Debt, Arms and Nuclear Power Are Key to German Renaissance

The collapse of Germany’s deeply unloved and dysfunctional three-party coalition offers Europe’s biggest economy an opportunity for political and economic renewal. Two important questions arise: Will Germany put aside political squabbles and grab its golden opportunity. And if so, what can and should it do?

On the first point, I’m not entirely confident. On the second, there’s no shortage of bold and sensible ideas — reforming Germany’s debt brake to fund investment, stemming an exodus of capital and properly funding the country’s military are obvious places to start.

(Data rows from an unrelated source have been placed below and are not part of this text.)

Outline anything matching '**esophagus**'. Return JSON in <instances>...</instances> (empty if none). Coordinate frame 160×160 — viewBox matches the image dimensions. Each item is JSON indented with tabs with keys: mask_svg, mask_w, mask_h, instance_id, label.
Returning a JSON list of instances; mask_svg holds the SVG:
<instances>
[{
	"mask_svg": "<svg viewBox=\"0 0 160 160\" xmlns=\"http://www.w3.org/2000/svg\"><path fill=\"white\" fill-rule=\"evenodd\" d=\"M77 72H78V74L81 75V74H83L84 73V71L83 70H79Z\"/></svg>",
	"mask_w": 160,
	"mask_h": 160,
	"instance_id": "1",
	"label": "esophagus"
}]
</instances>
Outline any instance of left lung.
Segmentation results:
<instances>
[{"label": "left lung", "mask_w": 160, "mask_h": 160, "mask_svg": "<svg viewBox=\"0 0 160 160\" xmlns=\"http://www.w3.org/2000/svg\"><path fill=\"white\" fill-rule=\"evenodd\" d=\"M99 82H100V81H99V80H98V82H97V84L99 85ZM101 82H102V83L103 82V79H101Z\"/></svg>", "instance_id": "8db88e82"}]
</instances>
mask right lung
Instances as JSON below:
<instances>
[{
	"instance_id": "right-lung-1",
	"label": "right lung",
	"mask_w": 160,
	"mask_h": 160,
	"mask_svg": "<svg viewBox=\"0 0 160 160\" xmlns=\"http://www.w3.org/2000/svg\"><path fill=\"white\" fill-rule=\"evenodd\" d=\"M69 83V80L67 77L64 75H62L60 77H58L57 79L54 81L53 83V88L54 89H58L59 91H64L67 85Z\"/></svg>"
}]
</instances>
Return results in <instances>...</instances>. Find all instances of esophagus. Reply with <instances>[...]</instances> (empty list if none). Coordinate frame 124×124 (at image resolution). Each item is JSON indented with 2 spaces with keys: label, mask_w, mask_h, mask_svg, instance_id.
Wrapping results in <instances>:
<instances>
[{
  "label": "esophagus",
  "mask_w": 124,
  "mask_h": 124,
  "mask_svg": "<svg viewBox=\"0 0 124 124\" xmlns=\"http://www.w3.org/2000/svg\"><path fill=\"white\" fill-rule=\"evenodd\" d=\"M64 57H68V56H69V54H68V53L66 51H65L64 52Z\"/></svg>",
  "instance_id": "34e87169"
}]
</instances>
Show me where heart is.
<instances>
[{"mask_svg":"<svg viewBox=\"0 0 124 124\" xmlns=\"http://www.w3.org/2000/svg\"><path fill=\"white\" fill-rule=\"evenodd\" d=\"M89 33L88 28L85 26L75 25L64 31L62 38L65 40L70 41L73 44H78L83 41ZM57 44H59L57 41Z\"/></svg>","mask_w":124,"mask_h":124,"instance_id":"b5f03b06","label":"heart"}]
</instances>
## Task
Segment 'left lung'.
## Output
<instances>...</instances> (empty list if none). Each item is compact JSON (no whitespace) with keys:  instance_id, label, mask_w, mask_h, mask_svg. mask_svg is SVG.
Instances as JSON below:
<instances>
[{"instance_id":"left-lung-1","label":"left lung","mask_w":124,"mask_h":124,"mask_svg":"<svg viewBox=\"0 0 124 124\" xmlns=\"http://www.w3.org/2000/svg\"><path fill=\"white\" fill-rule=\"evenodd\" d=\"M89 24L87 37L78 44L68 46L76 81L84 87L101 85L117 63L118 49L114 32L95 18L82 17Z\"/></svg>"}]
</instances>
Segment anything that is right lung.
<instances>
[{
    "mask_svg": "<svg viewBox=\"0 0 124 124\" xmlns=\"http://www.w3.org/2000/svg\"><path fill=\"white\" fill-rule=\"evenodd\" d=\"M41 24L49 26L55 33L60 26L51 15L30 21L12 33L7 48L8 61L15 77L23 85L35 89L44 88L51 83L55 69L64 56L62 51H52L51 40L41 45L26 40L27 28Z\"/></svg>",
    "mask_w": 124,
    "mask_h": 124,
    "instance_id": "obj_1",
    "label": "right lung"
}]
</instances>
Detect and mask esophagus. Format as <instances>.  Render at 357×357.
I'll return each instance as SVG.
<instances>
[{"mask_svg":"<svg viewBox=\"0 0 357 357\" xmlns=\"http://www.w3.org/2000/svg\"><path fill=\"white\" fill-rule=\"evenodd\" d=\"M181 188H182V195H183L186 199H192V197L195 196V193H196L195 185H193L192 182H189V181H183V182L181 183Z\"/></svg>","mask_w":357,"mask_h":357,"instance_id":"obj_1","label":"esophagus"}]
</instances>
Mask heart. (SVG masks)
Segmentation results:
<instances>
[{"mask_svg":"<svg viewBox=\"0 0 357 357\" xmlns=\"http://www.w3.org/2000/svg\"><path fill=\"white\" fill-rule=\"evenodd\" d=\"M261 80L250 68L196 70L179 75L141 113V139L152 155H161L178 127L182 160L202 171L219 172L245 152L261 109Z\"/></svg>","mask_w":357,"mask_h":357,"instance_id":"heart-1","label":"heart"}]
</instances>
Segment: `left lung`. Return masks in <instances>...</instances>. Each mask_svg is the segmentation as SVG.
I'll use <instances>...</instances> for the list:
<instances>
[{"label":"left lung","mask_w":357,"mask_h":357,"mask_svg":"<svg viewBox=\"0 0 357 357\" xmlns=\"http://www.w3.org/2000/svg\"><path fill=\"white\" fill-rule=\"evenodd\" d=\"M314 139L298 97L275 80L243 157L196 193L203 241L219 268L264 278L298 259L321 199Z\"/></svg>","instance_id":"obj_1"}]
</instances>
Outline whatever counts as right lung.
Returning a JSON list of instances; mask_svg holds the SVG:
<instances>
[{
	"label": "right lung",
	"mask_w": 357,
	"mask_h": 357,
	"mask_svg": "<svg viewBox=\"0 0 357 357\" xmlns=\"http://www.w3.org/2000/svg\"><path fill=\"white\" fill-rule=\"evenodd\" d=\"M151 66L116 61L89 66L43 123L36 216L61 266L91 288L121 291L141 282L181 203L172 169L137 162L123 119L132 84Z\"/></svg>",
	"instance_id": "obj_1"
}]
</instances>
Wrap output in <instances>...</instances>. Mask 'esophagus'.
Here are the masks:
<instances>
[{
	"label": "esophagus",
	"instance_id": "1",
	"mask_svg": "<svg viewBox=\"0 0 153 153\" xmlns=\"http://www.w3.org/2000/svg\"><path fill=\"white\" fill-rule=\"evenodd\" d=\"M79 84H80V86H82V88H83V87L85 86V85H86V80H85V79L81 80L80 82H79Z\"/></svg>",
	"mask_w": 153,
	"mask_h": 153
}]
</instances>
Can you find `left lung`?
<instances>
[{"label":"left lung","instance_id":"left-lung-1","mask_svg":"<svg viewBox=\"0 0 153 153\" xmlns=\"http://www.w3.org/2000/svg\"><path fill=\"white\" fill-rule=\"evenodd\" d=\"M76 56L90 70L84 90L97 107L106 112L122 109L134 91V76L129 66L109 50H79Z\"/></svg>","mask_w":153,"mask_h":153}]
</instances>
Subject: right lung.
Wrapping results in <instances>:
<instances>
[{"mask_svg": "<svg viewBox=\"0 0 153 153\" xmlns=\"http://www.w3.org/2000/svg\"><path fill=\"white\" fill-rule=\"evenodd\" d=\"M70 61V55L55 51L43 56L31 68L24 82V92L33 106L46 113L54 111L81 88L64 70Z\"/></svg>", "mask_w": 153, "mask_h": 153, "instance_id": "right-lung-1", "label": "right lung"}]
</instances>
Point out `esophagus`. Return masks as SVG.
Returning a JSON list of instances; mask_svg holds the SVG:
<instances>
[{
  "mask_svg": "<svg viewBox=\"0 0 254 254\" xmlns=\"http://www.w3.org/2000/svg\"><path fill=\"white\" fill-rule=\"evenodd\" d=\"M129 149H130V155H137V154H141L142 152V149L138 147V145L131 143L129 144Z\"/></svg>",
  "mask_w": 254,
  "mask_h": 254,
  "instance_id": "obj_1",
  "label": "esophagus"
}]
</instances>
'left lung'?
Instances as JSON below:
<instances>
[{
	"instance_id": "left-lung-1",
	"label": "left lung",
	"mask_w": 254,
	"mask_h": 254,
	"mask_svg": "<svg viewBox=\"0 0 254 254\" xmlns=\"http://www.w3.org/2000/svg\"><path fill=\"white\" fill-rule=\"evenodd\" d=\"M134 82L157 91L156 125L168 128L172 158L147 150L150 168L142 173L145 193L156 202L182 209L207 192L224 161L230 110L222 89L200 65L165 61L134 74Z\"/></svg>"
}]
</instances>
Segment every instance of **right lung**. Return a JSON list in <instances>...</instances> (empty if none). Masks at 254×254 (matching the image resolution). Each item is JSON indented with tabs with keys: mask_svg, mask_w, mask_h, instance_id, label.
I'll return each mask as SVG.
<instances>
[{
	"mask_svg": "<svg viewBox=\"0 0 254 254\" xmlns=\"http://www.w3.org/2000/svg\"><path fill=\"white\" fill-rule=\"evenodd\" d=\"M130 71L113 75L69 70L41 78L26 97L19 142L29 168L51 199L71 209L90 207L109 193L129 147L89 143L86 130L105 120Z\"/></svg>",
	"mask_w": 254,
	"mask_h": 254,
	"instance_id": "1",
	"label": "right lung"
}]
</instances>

While the leader of the opposition conservatives, Friedrich Merz, is most likely to become Germany’s next chancellor, the CDU/CSU is polling at around 32% and can’t govern alone. The increasing fragmentation of German politics — first via the rise of the far-right Alternative for Germany and more recently the far-left, anti-migrant Alliance Sahra Wagenknecht — makes coalition building especially tricky.

Merz, a business-friendly Atlanticist with a famously short fuse, rightly rules out governing with the AfD; meantime, the business-friendly Free Democrats are polling so badly they might fall below the 5% hurdle required to get seats in parliament. Hence Germany’s next government is likely to be another coalition of uncomfortable bedfellows, with the conservatives ruling either with Social Democrats or the Greens among the possibilities. After the, at times, maddening political ructions of the past three years, I wouldn’t blame voters for fearing we’d then be back to the same tired debates and lack of political consensus.

Merz is clear-eyed about the threats to German prosperity, but I worry much of the electorate still doesn’t fully appreciate the mess the country is in. It’s tempting for them to view Germany’s economical troubles as cyclical, when the reality is they are structural and therefore difficult to fix.

A combination of weak productivity growth, decrepit infrastructure and an aging workforce means economic output risks stagnating for years to come. Meanwhile, the country’s traditional industries — above all its automotive companies — face massive threats to their competitiveness. Even Volkswagen AG, which long prioritized job preservation over making money, is considering closing German factories.